(Beginning of Passage shown)

PILOT schemes up and down the country, including locally in Newcastle are offering patients a novel way of seeing their doctor, where up to 15 persons with a specific condition book in to the same consultation slot with their GP.

This appointment typically lasts about 90 minutes during which the individual illness is addressed, with the longer time permitting discussion and management in greater depth.

While this has been met with horror from some quarters, and indeed a degree of negative reporting, the news is that on the whole, patients actually like the concept.

The Royal College of General Practitioners (RCGP) defines a Shared Medical Appointment (SMA), as “when multiple patients have an appointment at the same time, with a team of healthcare professionals representing different professions”.

In reality, this way of working is nothing new, and has been successfully implemented in both the US and Australia for over ten years, where it is now the standard of care in the management of chronic diseases, for example diabetes. Indeed in the UK, antenatal classes and rehabilitation following a heart attack have been provided in group sessions for many years. The there are several driving forces for this alternate method of consulting. Having group sessions for a single disease cuts down on repetition of the same advice multiple times. With patients facing greater waiting times to see a doctor, and at the present a shortage of medical professionals, especially GPs, this could also be a way of meeting the demand. The 90 minutes spent with 15 patients would only be enough to review nine patients, if they were all seen individually in a traditional ten minute allocation. The evidence behind SMAs being an effective way of working is strong, with figures showing that group sessions for mental health, diabetes and elderly care not only decrease waiting times for an appointment but also may reduce the number of emergency hospital admissions. With regards to the mechanics, individuals have to adhere to patient confidentiality at the start of each session, which hasn’t been shown to be an issue of concern. We also know that having a chronic disease can often be an isolating experience, and the group sessions can offer a degree of peer support for those living with a long term illness.

As Rachel Powers, chief executive of the Patients Association commented, “It could also be reassuring to patients to see others share their concerns and challenges”. It has been acknowledged that this isn’t a one size fits all solution, and indeed traditional ten minute single patient GP appointments will still be offered to everyone, with no pressure to engage in the groups even if you have a disease for which this way of consulting is offered. However it may be a way of getting a quicker appointment, having the luxury of a longer time slot with a doctor, as well as learning from experiences and gaining the support of others with the same condition.

(End of Passage shown)

**Activity list:**
1. From the article on shared medical appointments, list every condition or type of care it says has been handled through group sessions.
2. According to the article on shared medical appointments, why could group sessions help meet the demand for GP appointments?
3. Summarize the article on shared medical appointments in two sentences.
The listing comes from a separate source and has no connection to the article about shared medical appointments.

(Beginning of Raw data)

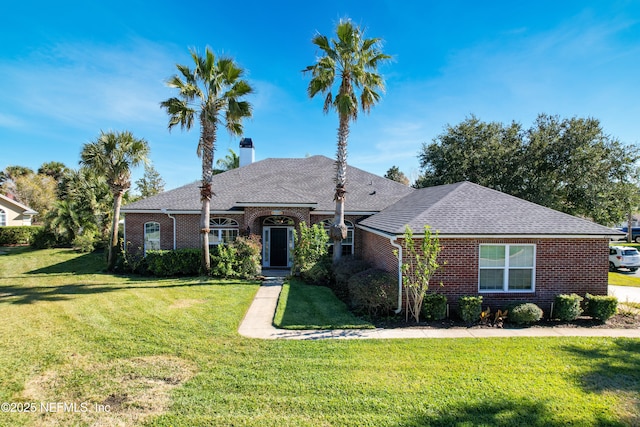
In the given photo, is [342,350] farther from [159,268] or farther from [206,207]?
[159,268]

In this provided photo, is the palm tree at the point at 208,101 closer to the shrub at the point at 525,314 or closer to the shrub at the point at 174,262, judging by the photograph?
the shrub at the point at 174,262

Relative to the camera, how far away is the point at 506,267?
9.55 m

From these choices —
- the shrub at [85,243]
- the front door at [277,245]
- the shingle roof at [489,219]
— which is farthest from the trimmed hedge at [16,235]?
the shingle roof at [489,219]

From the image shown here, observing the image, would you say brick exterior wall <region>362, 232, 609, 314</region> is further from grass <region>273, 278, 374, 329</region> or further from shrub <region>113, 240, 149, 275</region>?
shrub <region>113, 240, 149, 275</region>

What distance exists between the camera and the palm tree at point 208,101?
12.4 meters

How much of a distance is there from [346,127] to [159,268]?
10792mm

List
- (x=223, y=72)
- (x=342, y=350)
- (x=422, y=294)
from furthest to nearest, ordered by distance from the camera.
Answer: (x=223, y=72) < (x=422, y=294) < (x=342, y=350)

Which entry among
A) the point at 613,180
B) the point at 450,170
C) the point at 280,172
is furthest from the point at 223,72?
the point at 613,180

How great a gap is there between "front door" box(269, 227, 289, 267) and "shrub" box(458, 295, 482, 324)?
10.3 metres

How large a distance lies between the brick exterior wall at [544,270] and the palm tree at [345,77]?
521cm

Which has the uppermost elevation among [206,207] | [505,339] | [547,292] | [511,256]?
[206,207]

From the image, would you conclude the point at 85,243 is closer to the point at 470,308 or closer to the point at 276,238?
the point at 276,238

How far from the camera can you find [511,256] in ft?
31.4

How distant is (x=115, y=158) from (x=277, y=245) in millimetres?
9056
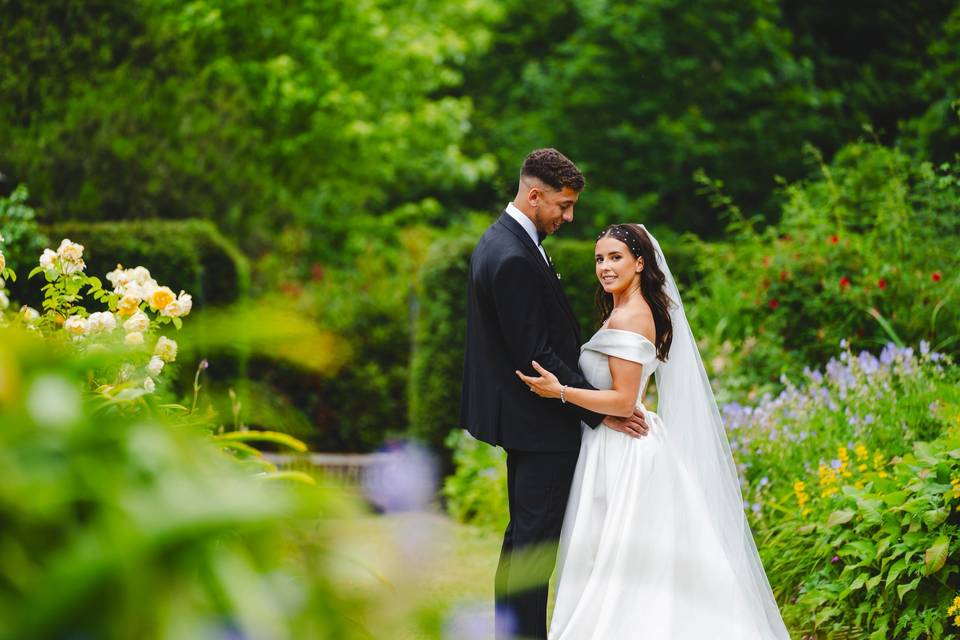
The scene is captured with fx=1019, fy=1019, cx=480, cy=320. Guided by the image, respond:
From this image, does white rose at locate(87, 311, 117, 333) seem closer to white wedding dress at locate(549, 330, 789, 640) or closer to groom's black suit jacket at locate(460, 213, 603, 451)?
groom's black suit jacket at locate(460, 213, 603, 451)

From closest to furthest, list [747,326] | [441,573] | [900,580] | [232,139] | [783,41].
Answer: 1. [441,573]
2. [900,580]
3. [747,326]
4. [232,139]
5. [783,41]

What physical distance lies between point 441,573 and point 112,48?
38.5ft

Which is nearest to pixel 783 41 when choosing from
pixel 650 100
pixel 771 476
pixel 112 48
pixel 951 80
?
pixel 650 100

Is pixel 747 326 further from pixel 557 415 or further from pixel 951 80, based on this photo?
pixel 951 80

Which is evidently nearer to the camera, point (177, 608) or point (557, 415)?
point (177, 608)

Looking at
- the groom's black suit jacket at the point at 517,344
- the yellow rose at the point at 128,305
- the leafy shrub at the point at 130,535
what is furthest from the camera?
the groom's black suit jacket at the point at 517,344

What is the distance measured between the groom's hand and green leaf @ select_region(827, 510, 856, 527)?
869 mm

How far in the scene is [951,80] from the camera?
12977 mm

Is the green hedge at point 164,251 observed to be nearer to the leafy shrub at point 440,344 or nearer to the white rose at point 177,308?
the leafy shrub at point 440,344

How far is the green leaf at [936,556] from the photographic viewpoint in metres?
3.51

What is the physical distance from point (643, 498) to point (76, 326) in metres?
2.12

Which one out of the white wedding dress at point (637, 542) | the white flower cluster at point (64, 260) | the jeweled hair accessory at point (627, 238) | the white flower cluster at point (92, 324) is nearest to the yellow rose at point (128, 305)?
the white flower cluster at point (92, 324)

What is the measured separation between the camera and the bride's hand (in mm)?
3730

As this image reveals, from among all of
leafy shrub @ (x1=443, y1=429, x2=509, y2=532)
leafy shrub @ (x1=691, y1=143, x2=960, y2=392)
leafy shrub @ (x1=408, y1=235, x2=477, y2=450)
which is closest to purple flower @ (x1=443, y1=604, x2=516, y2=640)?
leafy shrub @ (x1=691, y1=143, x2=960, y2=392)
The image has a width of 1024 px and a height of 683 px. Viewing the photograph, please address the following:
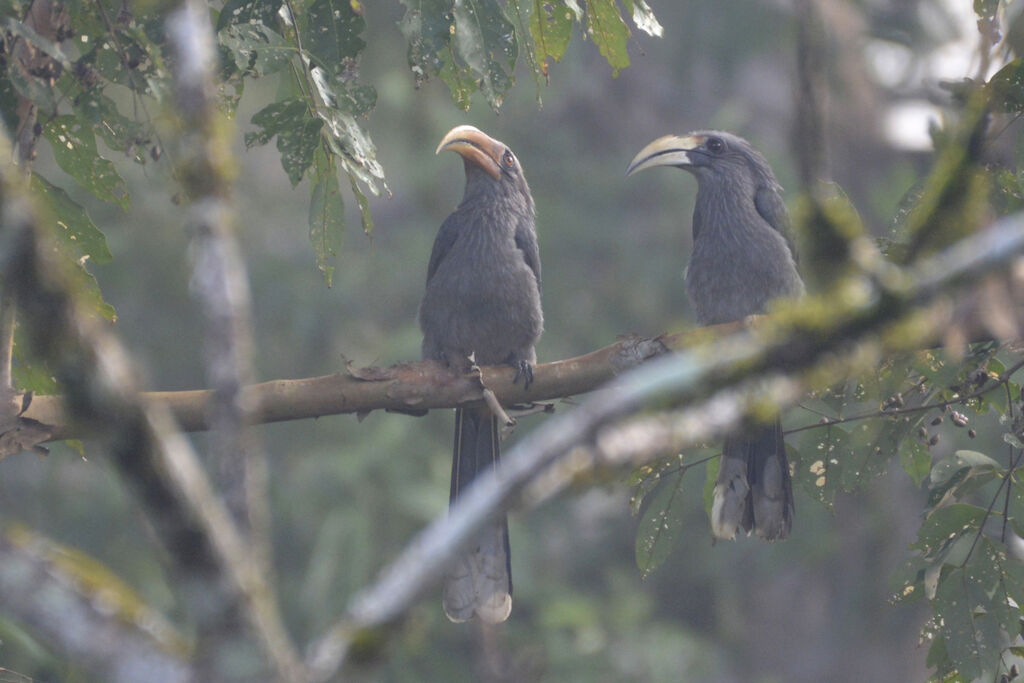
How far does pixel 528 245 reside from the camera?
4.86 m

(End of Raw data)

**Solutions by task:**
1. diabetes; antenatal classes; rehabilitation following a heart attack; mental health; elderly care

2. Patients face longer waits to see a doctor, and there is a shortage of medical professionals, especially GPs. A 90-minute group session serves 15 patients, while the same time would cover only nine patients in traditional ten-minute individual appointments.

3. Pilot schemes, including one in Newcastle, are trying shared medical appointments, in which up to 15 patients with the same condition see their GP together in a session of about 90 minutes, and patients on the whole like the idea. The approach is already standard for chronic diseases in the US and Australia, can cut waiting times and repetition and offer peer support, and remains optional, with traditional ten-minute appointments still offered to everyone.